Short task 1 -
Reproduce the stretch of the PC build thread from "Dell S2240L LED Monitor" through "air to escape?".

* * * * * * * * *

P.S - the box for the Seasonic PSU isn't in good shape. Should I return it? It's also non-modular. I didn't realize that.


----------



## harshilsharma63 (Jun 11, 2015)

Kaltrops said:


> Hey guys. I would like to thank you for your input. I went with the Asus H97 PRO, the Seasonic S12II 520W and the Asus DRW DVD/RW thanks to you
> 
> My final setup. All purchased from Prime Abgb  -
> 
> ...



> Congrats on the purchase. Can you post individual prices?

> Take a look at Corsair 300R or 400R. Air filters dramatically reduce the air flow. This is not recommended especially in summers. You can build DIY air filters form AC filters available in any air conditioner showroom.


----------



## bssunilreddy (Jun 11, 2015)

Congrats on your purchase.


----------



## Kaltrops (Jun 11, 2015)

Thanks guys!  

Here you go Harshil - 

Intel i5 4690 CPU 
= Rs 15000

Asus H97-Pro Motherboard 
= Rs 8000

ASUS Strix Direct CU II GTX 970 GPU  (Free Batman Arkham Knight game) 
= Rs 25500

G.Skill Ripjaw 8GB DDR3 RAM 
= Rs 3800

Seasonic S12II 520W 
= Rs 4800

Samsung EVO 850 250GB SSD 
= Rs 8000

Dell S2240L LED Monitor 
= Rs 7750

Asus DRW-24D3ST DVD/RW
= Rs 1000

Logitec Keyboard and Mouse 
= Rs 800

Total = Rs 74,650

Cheers!

Harshil, wouldn't dust be more detrimental to the GPU and CPU in the long run? Couldn't I just let the side fan vents simply allow the hot air to escape?


----------



## harshilsharma63 (Jun 11, 2015)

Kaltrops said:


> Thanks guys!
> 
> Here you go Harshil -
> 
> ...



> Dust indeed does damage but only when you leave it there for years. You might get a bit higher temps but that's it. Significant damage is improbable. Like I said, you can use various materials such as AC filters, leggings, etc as filters too.

> Side vents are better for intake than exhaust. The general rules are to have behind and top fans as exhaust and front and size (and any others) as intake.


----------



## xtr3m3 (Jun 11, 2015)

i think side vents are usually used to pump air in and top air vents are used to pump air out as hot air is lighter than our normal air so it easily gets pumped out and keeps cpu cool


----------



## Kaltrops (Jun 15, 2015)

So guys. For my setup (reminder) - 5 4690 3.5 ghz CPU 

Asus H97-Pro Motherboard

ASUS Strix Direct CU II GTX 970 GPU 

G.Skill Ripjaw 8GB DDR3 RAM 

Seasonic S12II 520W PSU 

Samsung EVO 850 250 GB SSD 

Dell S2240L LED IPS Monitor

Asus DRW-24D3ST DVD/RW 

Logitec Keyboard and Mouse


Will this APC UPS be sufficient?

* * * * * * * * *

Short task 2 -
Pick out every row below that contains the string "hair", treating uppercase and lowercase as different.

The input -

* * * * * * * * *

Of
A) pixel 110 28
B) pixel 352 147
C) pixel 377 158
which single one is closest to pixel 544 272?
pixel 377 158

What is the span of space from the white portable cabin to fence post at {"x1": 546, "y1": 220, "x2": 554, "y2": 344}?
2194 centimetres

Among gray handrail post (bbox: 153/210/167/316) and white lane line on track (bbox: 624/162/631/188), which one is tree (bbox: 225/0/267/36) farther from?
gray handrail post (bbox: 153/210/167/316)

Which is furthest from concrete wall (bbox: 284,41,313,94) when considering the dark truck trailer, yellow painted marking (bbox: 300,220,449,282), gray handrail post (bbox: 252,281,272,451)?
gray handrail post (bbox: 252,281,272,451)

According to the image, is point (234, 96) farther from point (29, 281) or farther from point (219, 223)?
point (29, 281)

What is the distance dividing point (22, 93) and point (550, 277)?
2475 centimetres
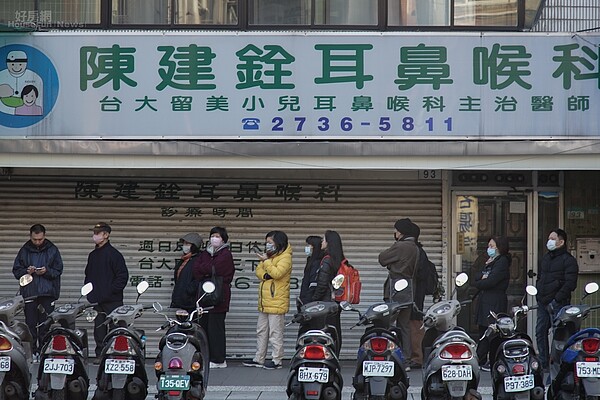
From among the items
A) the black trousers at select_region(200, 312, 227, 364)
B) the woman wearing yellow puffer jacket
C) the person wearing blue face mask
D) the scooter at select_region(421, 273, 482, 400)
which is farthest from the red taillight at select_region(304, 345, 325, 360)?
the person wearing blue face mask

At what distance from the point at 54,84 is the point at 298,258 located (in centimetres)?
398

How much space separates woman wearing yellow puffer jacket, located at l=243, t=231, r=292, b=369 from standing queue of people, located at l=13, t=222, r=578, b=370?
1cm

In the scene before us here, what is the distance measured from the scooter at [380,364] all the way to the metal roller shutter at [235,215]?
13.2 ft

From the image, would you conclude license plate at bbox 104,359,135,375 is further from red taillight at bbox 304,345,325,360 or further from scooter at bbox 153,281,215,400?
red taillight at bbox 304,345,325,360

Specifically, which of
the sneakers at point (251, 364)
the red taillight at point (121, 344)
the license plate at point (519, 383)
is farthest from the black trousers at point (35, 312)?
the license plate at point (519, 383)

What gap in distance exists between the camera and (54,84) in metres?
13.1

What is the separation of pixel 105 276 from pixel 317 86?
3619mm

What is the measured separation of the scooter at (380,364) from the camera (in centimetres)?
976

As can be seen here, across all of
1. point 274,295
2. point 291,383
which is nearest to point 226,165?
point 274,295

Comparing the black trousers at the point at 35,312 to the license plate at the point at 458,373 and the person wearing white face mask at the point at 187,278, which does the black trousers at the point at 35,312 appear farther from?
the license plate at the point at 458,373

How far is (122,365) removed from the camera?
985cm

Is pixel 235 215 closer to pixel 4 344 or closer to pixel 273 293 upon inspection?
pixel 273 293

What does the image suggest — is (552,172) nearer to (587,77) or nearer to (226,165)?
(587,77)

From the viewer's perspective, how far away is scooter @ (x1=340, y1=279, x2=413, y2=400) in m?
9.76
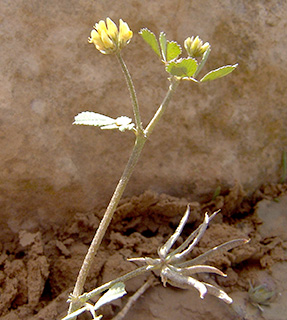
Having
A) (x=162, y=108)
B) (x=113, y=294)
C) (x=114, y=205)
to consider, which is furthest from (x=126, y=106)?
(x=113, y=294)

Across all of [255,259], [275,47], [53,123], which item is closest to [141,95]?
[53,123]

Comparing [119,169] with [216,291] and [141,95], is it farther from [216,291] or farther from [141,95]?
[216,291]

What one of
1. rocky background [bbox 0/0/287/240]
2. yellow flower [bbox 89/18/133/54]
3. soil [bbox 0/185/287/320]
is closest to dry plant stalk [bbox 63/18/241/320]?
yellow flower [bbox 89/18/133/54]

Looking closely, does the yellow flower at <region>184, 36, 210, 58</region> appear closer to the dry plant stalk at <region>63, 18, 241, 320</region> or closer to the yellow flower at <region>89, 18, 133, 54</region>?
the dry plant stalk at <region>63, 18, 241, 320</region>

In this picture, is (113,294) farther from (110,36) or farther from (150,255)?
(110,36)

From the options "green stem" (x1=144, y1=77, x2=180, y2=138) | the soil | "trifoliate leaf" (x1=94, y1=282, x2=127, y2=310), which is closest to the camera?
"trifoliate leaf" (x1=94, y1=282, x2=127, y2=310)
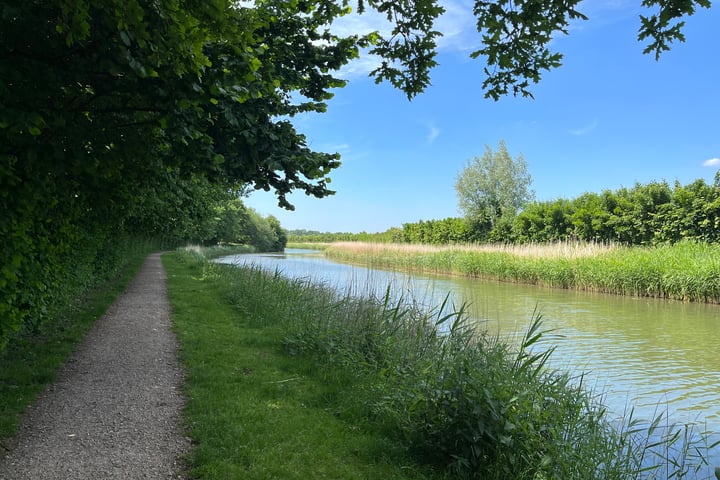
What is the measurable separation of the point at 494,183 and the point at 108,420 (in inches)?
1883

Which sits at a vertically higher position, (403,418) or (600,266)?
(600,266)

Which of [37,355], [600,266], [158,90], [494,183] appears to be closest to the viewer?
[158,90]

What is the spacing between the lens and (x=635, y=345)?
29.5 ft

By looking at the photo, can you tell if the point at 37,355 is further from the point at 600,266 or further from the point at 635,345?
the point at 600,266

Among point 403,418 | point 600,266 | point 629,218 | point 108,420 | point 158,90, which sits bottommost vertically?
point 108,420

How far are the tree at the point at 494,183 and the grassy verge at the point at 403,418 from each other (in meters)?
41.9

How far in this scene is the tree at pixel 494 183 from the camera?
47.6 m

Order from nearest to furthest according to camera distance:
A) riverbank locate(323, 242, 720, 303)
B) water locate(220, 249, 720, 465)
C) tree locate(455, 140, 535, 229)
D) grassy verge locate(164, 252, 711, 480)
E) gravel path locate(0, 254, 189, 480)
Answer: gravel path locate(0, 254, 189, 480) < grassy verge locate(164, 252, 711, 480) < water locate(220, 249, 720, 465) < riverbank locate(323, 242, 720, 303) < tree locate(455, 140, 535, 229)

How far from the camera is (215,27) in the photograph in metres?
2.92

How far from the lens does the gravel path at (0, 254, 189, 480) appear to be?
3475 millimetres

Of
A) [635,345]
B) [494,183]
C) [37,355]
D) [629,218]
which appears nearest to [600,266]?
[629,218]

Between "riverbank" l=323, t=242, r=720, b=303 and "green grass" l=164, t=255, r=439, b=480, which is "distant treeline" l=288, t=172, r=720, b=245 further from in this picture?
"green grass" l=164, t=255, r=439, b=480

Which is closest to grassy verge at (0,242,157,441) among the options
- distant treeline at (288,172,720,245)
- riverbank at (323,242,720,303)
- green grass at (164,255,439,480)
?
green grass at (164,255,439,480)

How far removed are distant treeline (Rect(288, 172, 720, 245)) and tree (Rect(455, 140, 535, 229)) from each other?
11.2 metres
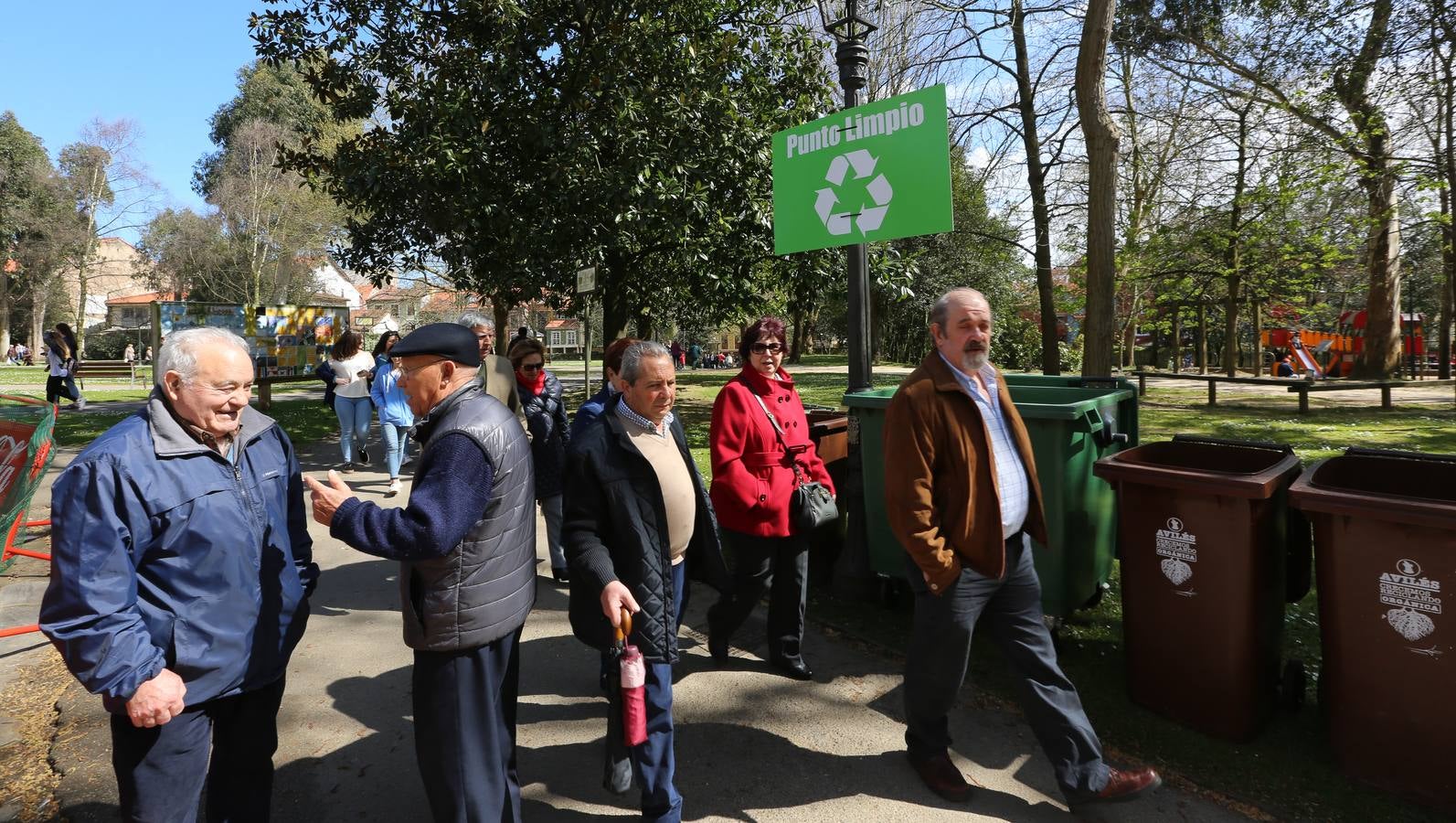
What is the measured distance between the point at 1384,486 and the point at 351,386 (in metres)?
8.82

* * * * * * * * *

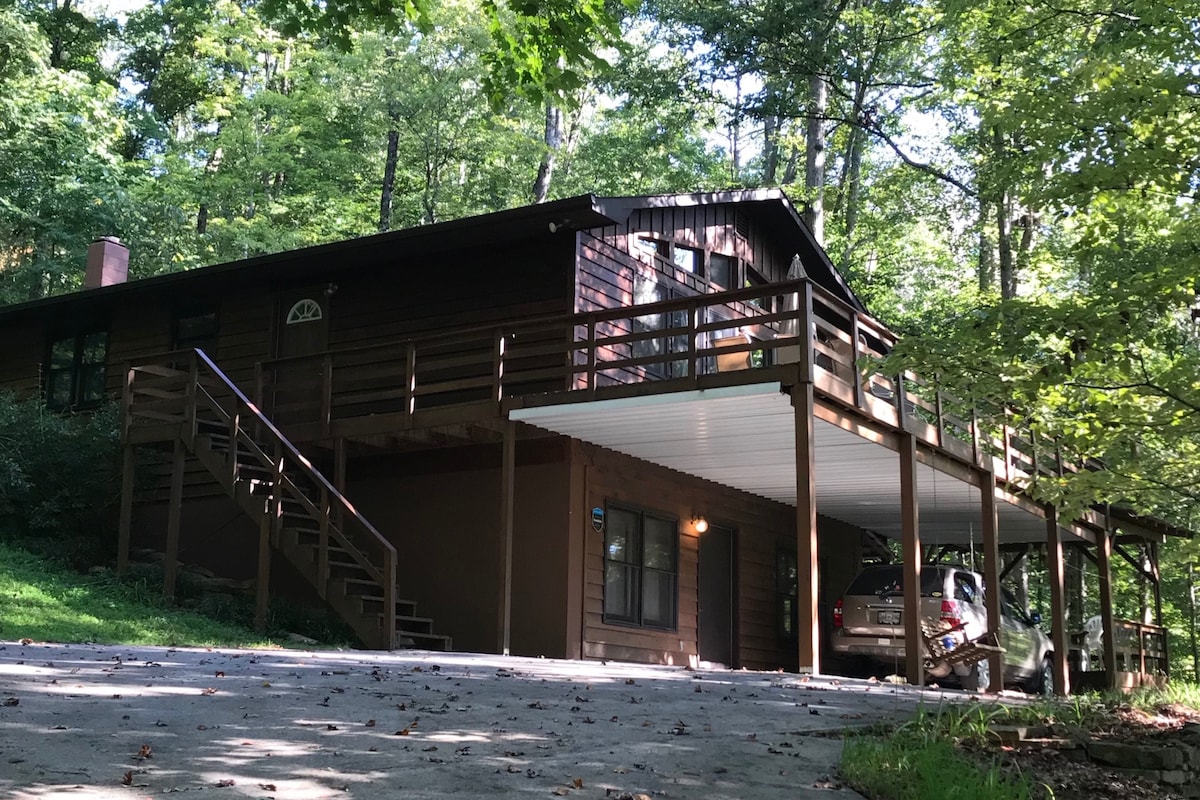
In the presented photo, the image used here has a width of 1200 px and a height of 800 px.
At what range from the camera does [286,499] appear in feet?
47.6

* * * * * * * * *

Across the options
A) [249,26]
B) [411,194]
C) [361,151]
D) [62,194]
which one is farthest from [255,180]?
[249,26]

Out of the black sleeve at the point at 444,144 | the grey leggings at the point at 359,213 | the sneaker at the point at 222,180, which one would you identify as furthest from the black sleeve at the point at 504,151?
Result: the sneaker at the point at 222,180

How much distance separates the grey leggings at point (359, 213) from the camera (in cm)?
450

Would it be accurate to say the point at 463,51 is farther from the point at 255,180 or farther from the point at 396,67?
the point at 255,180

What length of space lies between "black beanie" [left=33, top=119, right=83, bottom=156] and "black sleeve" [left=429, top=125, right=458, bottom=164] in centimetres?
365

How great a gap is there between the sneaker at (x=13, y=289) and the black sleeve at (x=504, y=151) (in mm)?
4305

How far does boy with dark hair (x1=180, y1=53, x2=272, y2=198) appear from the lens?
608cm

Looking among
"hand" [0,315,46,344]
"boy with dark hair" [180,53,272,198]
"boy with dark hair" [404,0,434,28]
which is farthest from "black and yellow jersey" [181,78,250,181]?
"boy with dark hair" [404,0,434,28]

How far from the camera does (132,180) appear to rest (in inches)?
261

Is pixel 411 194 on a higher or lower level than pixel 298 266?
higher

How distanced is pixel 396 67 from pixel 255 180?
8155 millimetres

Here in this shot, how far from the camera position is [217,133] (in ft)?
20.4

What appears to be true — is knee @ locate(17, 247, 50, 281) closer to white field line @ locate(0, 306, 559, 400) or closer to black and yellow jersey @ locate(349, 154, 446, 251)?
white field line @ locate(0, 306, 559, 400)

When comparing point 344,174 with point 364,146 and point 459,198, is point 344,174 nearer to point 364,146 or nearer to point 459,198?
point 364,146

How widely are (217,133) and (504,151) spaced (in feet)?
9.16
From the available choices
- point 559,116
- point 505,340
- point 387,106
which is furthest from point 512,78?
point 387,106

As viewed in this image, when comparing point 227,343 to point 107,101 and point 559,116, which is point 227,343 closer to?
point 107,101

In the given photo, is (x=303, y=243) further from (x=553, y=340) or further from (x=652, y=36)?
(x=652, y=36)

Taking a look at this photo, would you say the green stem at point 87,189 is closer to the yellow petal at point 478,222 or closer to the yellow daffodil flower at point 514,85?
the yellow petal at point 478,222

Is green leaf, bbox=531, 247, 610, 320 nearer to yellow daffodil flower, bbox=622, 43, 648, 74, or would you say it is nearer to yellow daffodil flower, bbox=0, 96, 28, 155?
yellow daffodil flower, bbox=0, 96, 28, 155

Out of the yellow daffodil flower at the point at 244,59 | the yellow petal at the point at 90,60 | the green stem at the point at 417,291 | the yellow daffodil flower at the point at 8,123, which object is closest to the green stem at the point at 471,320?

* * * * * * * * *

Exercise result 1 -
Dell S2240L LED Monitor 
= Rs 7750

Asus DRW-24D3ST DVD/RW
= Rs 1000

Logitec Keyboard and Mouse 
= Rs 800

Total = Rs 74,650

Cheers!

Harshil, wouldn't dust be more detrimental to the GPU and CPU in the long run? Couldn't I just let the side fan vents simply allow the hot air to escape?

Exercise result 2 -
How far does boy with dark hair (x1=180, y1=53, x2=272, y2=198) appear from the lens?
"boy with dark hair" [180,53,272,198]
"boy with dark hair" [404,0,434,28]
"boy with dark hair" [404,0,434,28]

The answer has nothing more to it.